Alison Hammond has shown off her incredible 11-stone weight loss while dancing on the set of the Great British Bake-Off.
Hammond, who weighed 28 stone at her heaviest, got down to 16 and a half stone and reversed a pre-diabetic diagnosis by transforming her fitness and diet regime.
The This Morning star previously revealed she had heard “scare stories” about weight loss injections and had been too “frightened” to try them.
The 50-year-old has been wowing fans with her slimmer frame on the new series of Bake Off, which premiered last month.
On Tuesday, Hammond showed off her trim figure while dancing on the set of the BBC cooking competition for a video named “This or That: School Pudding Edition.”
The presenter - who wore a green animal print maxidress and a cropped denim jacket - had to dance towards the type of desert she prefers in a popular Instagram trend shared on the platform.

She showed off her moves while deciding between options like the “brownie or flapjack”, “jam roly-poly or spotted dick”, and “cornflake tart or rocky road”.
Hammond shed the weight earlier this year after committing to four fitness sessions a week with a personal trainer and a healthier diet.
Her transformation followed years of ups and downs with her weight, including undergoing a gastric band in 2007, which she later had removed after her body rejected it.

DATASET RECORDS:
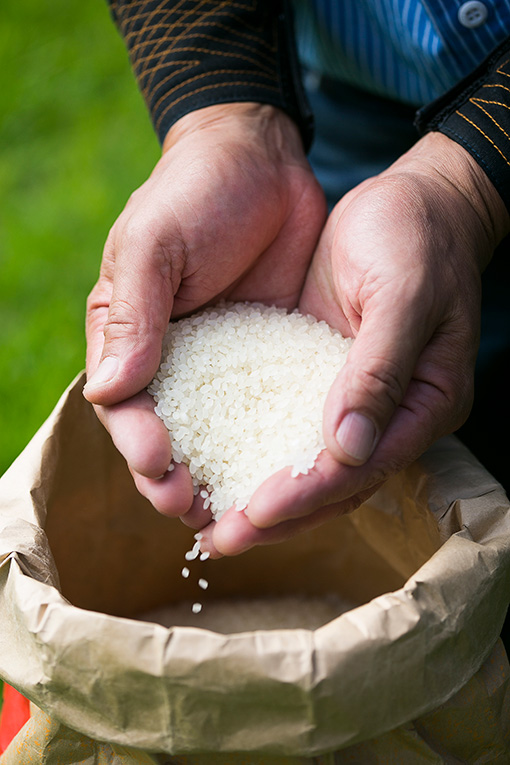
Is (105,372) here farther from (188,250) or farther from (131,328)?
(188,250)

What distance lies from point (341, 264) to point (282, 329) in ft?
0.47

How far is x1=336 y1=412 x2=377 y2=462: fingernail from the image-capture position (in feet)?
2.47

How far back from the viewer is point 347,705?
0.64 m

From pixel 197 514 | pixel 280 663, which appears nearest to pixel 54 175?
pixel 197 514

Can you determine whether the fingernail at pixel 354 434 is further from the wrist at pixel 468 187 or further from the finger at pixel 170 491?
the wrist at pixel 468 187

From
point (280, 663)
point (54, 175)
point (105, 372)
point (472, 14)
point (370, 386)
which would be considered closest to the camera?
point (280, 663)

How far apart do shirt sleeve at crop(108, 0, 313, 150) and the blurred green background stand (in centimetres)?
84

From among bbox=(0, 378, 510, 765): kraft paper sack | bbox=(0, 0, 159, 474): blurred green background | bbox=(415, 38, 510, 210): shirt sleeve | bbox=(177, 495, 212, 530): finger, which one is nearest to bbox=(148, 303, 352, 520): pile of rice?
bbox=(177, 495, 212, 530): finger

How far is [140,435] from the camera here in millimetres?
843

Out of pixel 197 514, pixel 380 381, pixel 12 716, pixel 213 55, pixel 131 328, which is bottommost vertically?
pixel 12 716

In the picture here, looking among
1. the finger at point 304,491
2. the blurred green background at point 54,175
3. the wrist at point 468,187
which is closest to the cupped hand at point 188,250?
the finger at point 304,491

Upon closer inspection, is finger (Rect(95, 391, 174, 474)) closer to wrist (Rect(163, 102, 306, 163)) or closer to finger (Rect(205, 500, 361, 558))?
finger (Rect(205, 500, 361, 558))

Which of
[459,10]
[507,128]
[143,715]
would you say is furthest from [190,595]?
[459,10]

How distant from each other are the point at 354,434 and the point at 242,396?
22cm
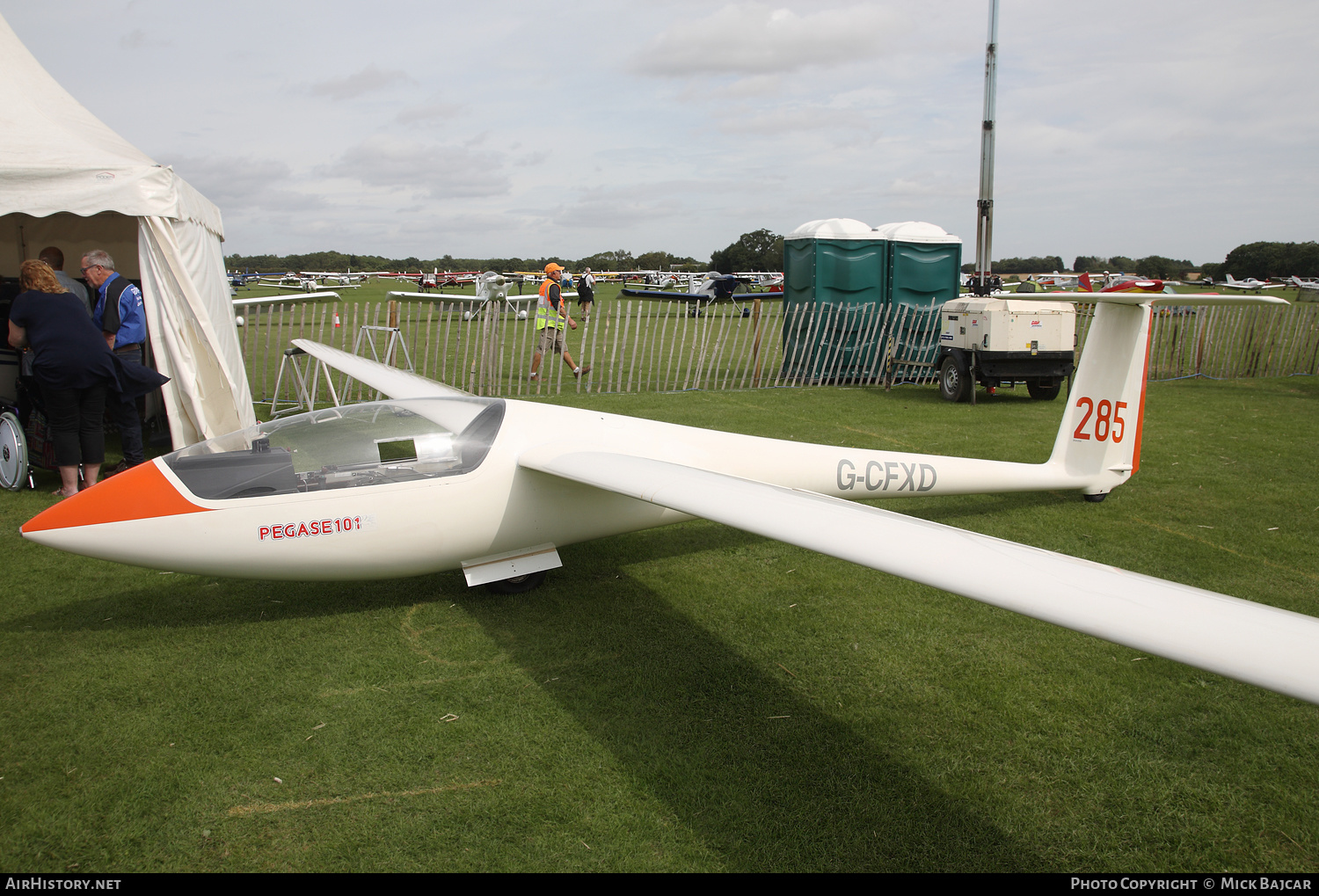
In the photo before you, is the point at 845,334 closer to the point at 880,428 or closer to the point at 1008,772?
the point at 880,428

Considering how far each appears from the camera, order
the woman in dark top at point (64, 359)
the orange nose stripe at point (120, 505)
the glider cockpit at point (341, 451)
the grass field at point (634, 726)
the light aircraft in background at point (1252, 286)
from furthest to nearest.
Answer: the light aircraft in background at point (1252, 286) → the woman in dark top at point (64, 359) → the glider cockpit at point (341, 451) → the orange nose stripe at point (120, 505) → the grass field at point (634, 726)

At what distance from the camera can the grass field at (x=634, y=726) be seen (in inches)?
108

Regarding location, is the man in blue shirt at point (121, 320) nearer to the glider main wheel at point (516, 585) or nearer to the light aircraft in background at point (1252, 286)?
the glider main wheel at point (516, 585)

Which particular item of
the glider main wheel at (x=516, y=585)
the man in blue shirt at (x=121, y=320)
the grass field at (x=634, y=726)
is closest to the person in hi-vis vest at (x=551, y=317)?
the man in blue shirt at (x=121, y=320)

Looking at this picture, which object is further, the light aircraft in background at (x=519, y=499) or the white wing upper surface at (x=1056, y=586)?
the light aircraft in background at (x=519, y=499)

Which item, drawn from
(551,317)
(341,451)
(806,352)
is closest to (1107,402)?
(341,451)

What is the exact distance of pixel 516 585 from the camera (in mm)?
4859

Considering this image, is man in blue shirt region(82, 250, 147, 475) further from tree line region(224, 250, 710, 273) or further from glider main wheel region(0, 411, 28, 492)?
tree line region(224, 250, 710, 273)

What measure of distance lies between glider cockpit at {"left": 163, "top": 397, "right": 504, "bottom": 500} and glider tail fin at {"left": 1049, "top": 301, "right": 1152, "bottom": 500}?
15.1ft

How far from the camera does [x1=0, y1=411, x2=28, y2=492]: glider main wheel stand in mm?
6766

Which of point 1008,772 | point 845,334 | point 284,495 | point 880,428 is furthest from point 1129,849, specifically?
point 845,334

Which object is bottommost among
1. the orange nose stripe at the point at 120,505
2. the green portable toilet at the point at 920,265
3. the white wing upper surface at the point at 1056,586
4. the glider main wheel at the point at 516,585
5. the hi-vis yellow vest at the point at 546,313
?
the glider main wheel at the point at 516,585

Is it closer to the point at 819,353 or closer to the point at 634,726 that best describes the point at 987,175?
the point at 819,353

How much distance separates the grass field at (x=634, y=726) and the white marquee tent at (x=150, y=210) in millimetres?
2491
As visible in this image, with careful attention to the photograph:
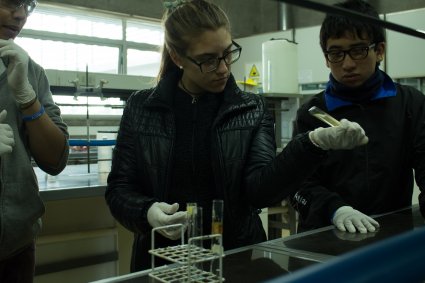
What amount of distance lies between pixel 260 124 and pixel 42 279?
1491 millimetres

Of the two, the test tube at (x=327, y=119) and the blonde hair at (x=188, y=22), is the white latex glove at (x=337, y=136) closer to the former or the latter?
the test tube at (x=327, y=119)

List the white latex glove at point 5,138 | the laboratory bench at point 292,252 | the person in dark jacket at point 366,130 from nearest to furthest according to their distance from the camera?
the laboratory bench at point 292,252 → the white latex glove at point 5,138 → the person in dark jacket at point 366,130

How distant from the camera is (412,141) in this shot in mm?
1371

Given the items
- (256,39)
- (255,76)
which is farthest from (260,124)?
(256,39)

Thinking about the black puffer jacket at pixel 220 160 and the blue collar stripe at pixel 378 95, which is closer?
the black puffer jacket at pixel 220 160

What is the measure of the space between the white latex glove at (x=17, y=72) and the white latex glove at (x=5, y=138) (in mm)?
65

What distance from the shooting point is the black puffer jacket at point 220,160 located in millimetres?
1146

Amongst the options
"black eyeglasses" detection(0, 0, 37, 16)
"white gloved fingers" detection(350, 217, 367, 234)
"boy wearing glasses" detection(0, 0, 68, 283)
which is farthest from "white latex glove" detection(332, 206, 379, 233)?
"black eyeglasses" detection(0, 0, 37, 16)

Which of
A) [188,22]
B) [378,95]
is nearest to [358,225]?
[378,95]

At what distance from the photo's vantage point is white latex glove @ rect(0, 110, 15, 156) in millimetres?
1077

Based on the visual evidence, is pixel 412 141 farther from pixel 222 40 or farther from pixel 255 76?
pixel 255 76

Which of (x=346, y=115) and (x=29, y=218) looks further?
(x=346, y=115)

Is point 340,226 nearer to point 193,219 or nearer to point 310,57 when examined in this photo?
point 193,219

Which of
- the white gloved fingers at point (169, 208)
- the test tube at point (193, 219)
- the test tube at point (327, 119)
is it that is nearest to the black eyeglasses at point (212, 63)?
the test tube at point (327, 119)
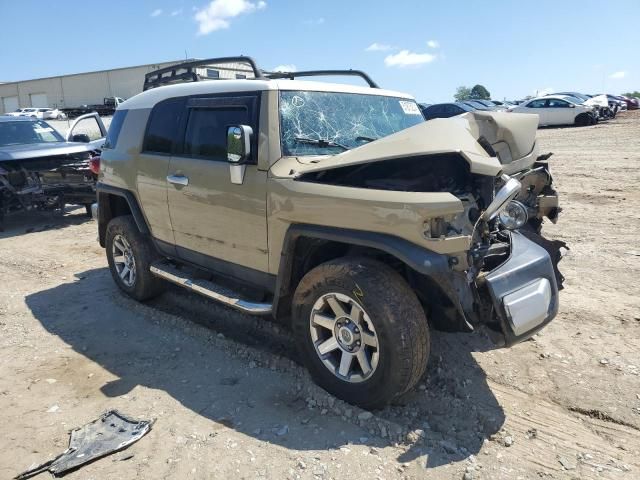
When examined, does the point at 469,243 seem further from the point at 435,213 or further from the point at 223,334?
the point at 223,334

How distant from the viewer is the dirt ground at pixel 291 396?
9.11ft

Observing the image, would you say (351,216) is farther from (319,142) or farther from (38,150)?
(38,150)

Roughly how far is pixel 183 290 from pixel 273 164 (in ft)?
8.18

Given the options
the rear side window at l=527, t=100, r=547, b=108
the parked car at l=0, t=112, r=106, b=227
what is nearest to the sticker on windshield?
the parked car at l=0, t=112, r=106, b=227

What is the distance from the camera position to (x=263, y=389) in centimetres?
353

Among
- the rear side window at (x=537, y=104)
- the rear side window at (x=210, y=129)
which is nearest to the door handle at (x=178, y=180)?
the rear side window at (x=210, y=129)

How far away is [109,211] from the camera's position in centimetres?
549

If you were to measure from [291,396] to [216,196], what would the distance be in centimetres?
160

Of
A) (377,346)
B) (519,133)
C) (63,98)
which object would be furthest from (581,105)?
(63,98)

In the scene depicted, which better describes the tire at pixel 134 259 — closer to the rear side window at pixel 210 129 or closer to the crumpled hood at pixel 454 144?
the rear side window at pixel 210 129

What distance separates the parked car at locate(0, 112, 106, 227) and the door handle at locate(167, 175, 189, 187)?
16.3 ft

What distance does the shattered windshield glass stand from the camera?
364cm

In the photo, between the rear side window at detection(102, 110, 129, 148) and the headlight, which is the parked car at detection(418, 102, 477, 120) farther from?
the headlight

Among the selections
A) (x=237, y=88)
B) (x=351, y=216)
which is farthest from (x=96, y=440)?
(x=237, y=88)
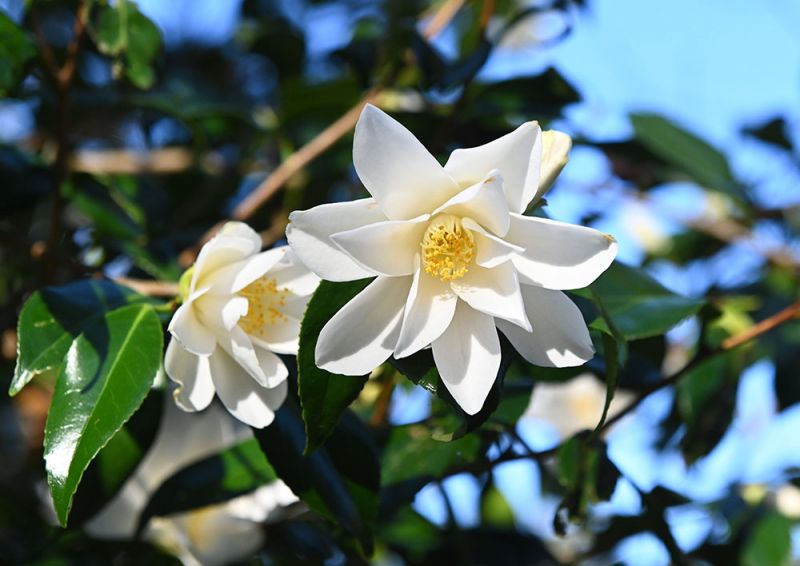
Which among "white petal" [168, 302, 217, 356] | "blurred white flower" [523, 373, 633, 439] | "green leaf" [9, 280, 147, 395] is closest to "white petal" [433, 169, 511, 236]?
"white petal" [168, 302, 217, 356]

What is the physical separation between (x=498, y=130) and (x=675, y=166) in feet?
1.27

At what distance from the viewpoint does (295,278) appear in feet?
2.64

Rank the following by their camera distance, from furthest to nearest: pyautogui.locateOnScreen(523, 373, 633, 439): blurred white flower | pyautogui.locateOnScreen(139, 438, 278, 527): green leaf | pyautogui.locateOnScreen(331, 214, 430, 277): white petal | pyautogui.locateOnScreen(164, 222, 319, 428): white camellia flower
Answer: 1. pyautogui.locateOnScreen(523, 373, 633, 439): blurred white flower
2. pyautogui.locateOnScreen(139, 438, 278, 527): green leaf
3. pyautogui.locateOnScreen(164, 222, 319, 428): white camellia flower
4. pyautogui.locateOnScreen(331, 214, 430, 277): white petal

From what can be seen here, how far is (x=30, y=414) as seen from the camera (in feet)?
7.23

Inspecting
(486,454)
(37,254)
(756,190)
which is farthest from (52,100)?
(756,190)

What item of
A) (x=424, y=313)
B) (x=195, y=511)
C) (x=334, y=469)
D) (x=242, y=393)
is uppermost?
(x=424, y=313)

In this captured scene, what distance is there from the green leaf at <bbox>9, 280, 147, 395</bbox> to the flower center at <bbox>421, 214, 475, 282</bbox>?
303mm

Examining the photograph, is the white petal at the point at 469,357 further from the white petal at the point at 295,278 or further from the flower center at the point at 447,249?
the white petal at the point at 295,278

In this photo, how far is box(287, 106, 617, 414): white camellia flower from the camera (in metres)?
0.67

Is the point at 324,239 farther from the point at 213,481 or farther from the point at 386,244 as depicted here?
the point at 213,481

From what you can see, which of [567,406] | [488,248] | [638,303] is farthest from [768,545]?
[567,406]

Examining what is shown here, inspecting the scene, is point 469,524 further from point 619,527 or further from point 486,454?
point 486,454

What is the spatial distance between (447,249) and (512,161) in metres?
0.09

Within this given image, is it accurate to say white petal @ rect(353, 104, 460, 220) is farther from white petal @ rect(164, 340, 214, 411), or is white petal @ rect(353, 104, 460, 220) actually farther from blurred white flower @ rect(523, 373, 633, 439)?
blurred white flower @ rect(523, 373, 633, 439)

LIST OF TASKS:
(a) List every pudding option named in the article about Alison Hammond.
(b) Answer these from the article about Alison Hammond:
(i) What was her weight at her heaviest?
(ii) In what year did she have a gastric band fitted?
(iii) How many fitness sessions a week did she commit to?
(c) Carry on the article about Alison Hammond from its final sentence.

WRITTEN RESPONSES:
(a) Brownie, flapjack, jam roly-poly, spotted dick, cornflake tart, rocky road

(b)
(i) 28 stone
(ii) 2007
(iii) Four

(c)
Hammond’s mother Maria had raised concerns when the TV star was diagnosed pre-diabetic and she chose to address the issue following her parent’s passing in 2020 from lung and liver cancer.

“I've got a personal trainer - she's amazing, she trains me when I can train,” she told Heat.
“If I'm working, I don't train, I'll go for a walk. But when I'm at home, I'll go and have a session with her in the morning, just an hour. It might be four days a week.”
As for her diet, Hammond sets her day up with an immune system-boosting ginger shot and tucking into a Full English breakfast, consisting of eggs, bacon and sausages, which she will sit down to enjoy with her son Aiden.
On days when she is working, she will typically eat Caribbean food for lunch, such as rice, peas and chicken, and if she is at home, she’ll cook herself lasagne.
Of her evening meals, she told the Sunday Times magazine: “If I'm staying in I'll rustle up curried goat and rice or chicken fried rice.”